*AIM OF THE TASK*
When you copy the data, keep every word exactly as it is and leave the pictures out.

*MATERIAL SUPPLIED*

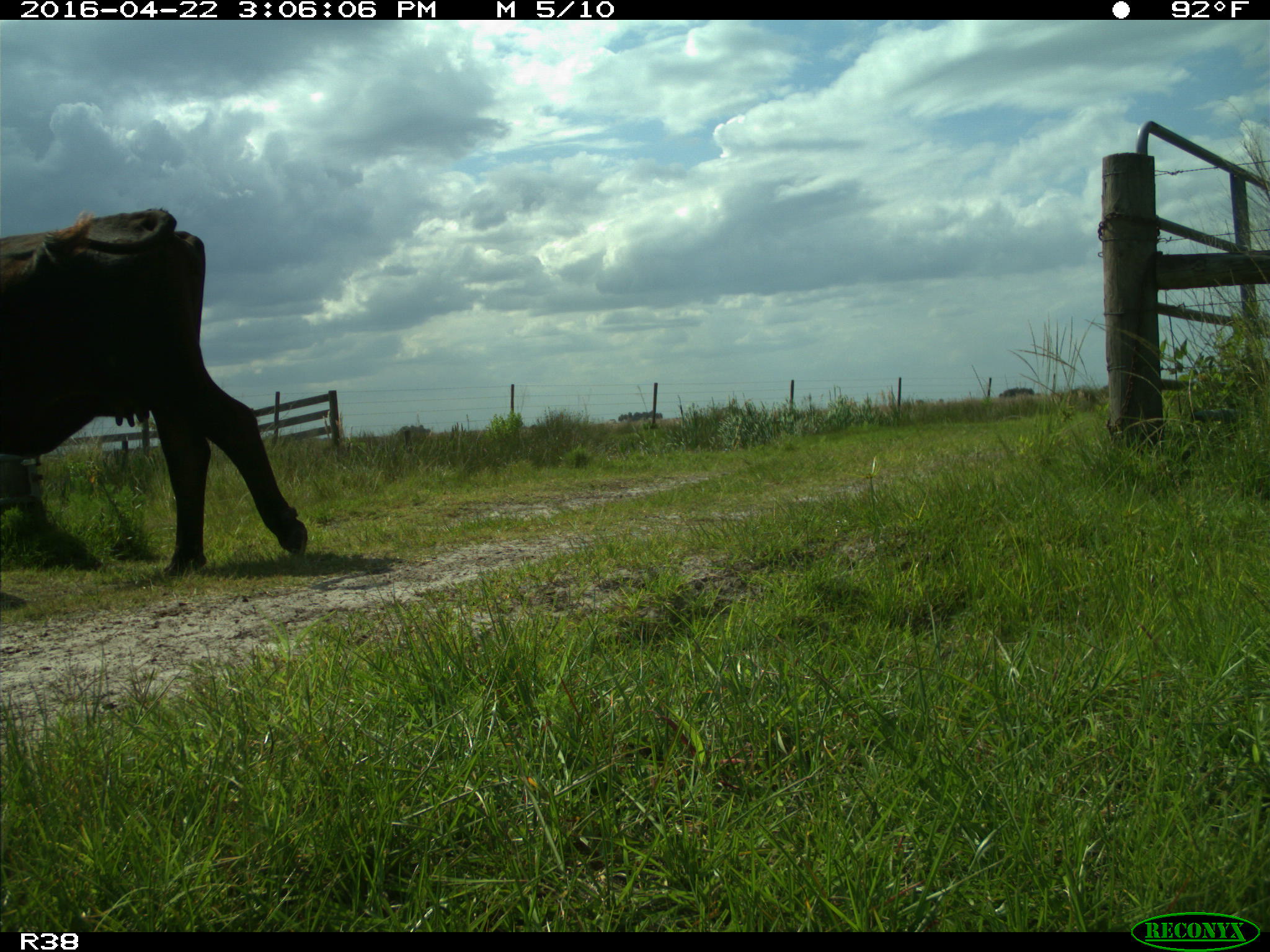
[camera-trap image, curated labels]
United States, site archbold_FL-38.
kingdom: Animalia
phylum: Chordata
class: Mammalia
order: Artiodactyla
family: Bovidae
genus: Bos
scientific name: Bos taurus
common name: domestic cow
Bos taurus (domestic cow).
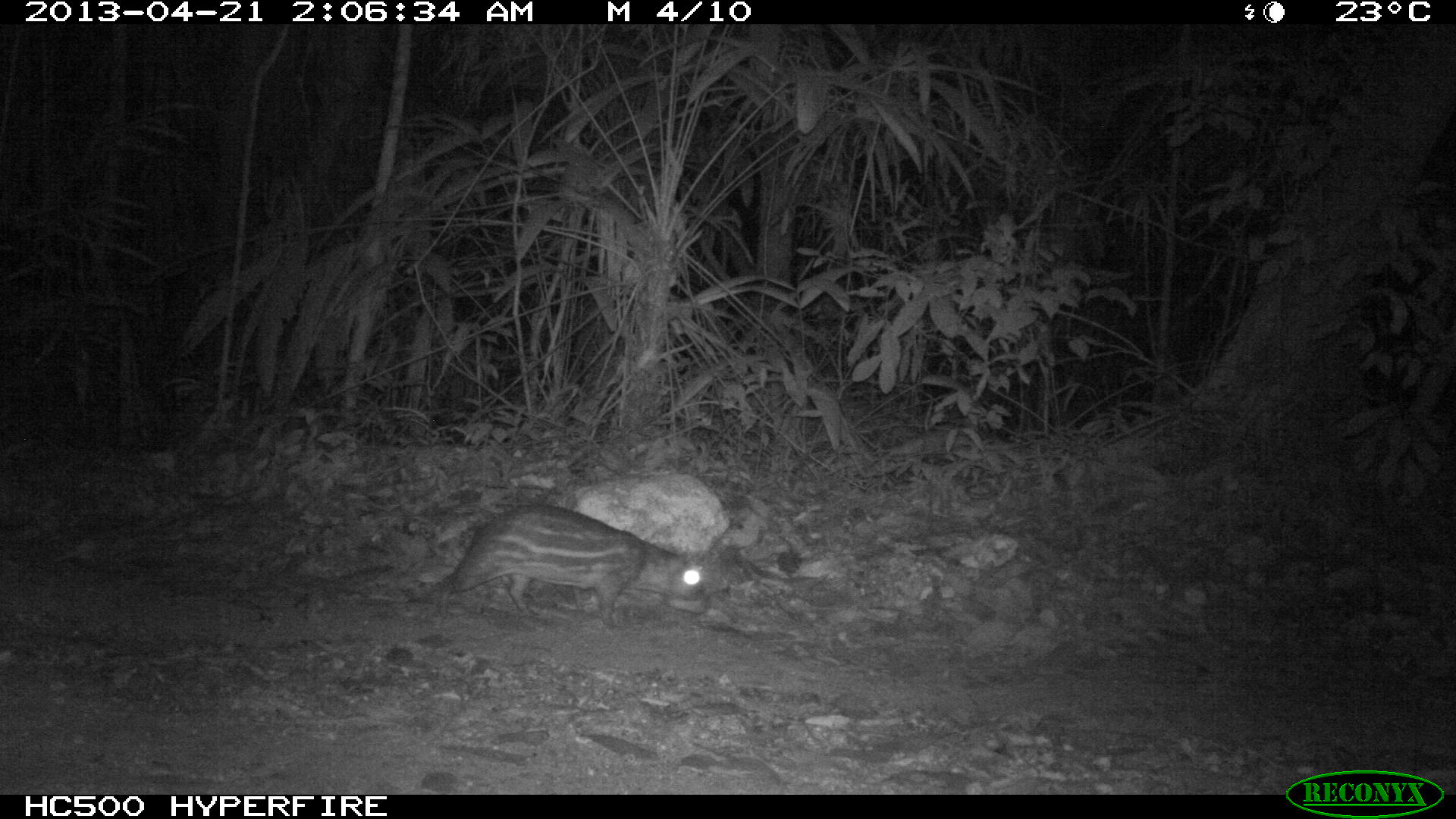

*ANSWER AREA*
[camera-trap image, curated labels]
United States, site archbold_FL-38.
kingdom: Animalia
phylum: Chordata
class: Mammalia
order: Artiodactyla
family: Bovidae
genus: Bos
scientific name: Bos taurus
common name: domestic cow
Bos taurus (domestic cow).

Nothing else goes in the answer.